◆ **AIM OF THE TASK**
Retype the records that come next, word for word.

Collected data:
☆ ☆ ☆ ☆ ☆

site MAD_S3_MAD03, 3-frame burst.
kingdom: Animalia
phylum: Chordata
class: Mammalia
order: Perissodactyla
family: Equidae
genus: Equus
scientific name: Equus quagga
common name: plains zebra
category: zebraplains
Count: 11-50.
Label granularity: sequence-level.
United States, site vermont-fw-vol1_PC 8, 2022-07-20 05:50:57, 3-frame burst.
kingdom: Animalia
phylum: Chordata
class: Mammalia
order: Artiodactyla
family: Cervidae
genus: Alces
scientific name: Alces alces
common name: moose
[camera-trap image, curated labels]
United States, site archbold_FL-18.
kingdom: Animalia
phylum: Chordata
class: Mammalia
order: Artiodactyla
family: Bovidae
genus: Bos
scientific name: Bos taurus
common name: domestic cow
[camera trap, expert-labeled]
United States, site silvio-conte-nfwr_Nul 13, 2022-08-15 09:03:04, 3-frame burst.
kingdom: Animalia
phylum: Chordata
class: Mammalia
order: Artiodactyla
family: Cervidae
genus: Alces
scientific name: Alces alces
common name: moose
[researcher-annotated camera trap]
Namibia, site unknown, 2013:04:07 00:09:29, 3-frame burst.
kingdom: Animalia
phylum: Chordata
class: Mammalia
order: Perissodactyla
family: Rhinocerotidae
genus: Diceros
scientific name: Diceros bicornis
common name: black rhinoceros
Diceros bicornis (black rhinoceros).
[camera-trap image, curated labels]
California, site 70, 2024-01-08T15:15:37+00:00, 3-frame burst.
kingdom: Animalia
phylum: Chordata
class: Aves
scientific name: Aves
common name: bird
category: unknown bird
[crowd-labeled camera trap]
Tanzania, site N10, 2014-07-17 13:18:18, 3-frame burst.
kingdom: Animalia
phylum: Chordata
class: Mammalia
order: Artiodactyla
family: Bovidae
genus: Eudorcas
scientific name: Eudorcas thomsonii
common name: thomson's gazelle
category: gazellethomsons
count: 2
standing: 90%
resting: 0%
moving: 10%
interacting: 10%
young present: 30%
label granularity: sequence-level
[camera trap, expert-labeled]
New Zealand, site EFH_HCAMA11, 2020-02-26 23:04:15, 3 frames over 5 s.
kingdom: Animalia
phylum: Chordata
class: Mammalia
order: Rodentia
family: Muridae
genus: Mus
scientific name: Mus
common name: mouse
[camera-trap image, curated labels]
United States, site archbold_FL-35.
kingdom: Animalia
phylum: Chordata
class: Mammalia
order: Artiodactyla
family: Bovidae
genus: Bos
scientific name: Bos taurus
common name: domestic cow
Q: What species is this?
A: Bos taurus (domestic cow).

☆ ☆ ☆ ☆ ☆

◆ **RESPONSE AREA**
site MAD_S3_MAD03, 3-frame burst.
kingdom: Animalia
phylum: Chordata
class: Mammalia
order: Perissodactyla
family: Equidae
genus: Equus
scientific name: Equus quagga
common name: plains zebra
category: zebraplains
Count: 11-50.
Label granularity: sequence-level.
United States, site vermont-fw-vol1_PC 8, 2022-07-20 05:50:57, 3-frame burst.
kingdom: Animalia
phylum: Chordata
class: Mammalia
order: Artiodactyla
family: Cervidae
genus: Alces
scientific name: Alces alces
common name: moose
[camera-trap image, curated labels]
United States, site archbold_FL-18.
kingdom: Animalia
phylum: Chordata
class: Mammalia
order: Artiodactyla
family: Bovidae
genus: Bos
scientific name: Bos taurus
common name: domestic cow
[camera trap, expert-labeled]
United States, site silvio-conte-nfwr_Nul 13, 2022-08-15 09:03:04, 3-frame burst.
kingdom: Animalia
phylum: Chordata
class: Mammalia
order: Artiodactyla
family: Cervidae
genus: Alces
scientific name: Alces alces
common name: moose
[researcher-annotated camera trap]
Namibia, site unknown, 2013:04:07 00:09:29, 3-frame burst.
kingdom: Animalia
phylum: Chordata
class: Mammalia
order: Perissodactyla
family: Rhinocerotidae
genus: Diceros
scientific name: Diceros bicornis
common name: black rhinoceros
Diceros bicornis (black rhinoceros).
[camera-trap image, curated labels]
California, site 70, 2024-01-08T15:15:37+00:00, 3-frame burst.
kingdom: Animalia
phylum: Chordata
class: Aves
scientific name: Aves
common name: bird
category: unknown bird
[crowd-labeled camera trap]
Tanzania, site N10, 2014-07-17 13:18:18, 3-frame burst.
kingdom: Animalia
phylum: Chordata
class: Mammalia
order: Artiodactyla
family: Bovidae
genus: Eudorcas
scientific name: Eudorcas thomsonii
common name: thomson's gazelle
category: gazellethomsons
count: 2
standing: 90%
resting: 0%
moving: 10%
interacting: 10%
young present: 30%
label granularity: sequence-level
[camera trap, expert-labeled]
New Zealand, site EFH_HCAMA11, 2020-02-26 23:04:15, 3 frames over 5 s.
kingdom: Animalia
phylum: Chordata
class: Mammalia
order: Rodentia
family: Muridae
genus: Mus
scientific name: Mus
common name: mouse
[camera-trap image, curated labels]
United States, site archbold_FL-35.
kingdom: Animalia
phylum: Chordata
class: Mammalia
order: Artiodactyla
family: Bovidae
genus: Bos
scientific name: Bos taurus
common name: domestic cow
Q: What species is this?
A: Bos taurus (domestic cow).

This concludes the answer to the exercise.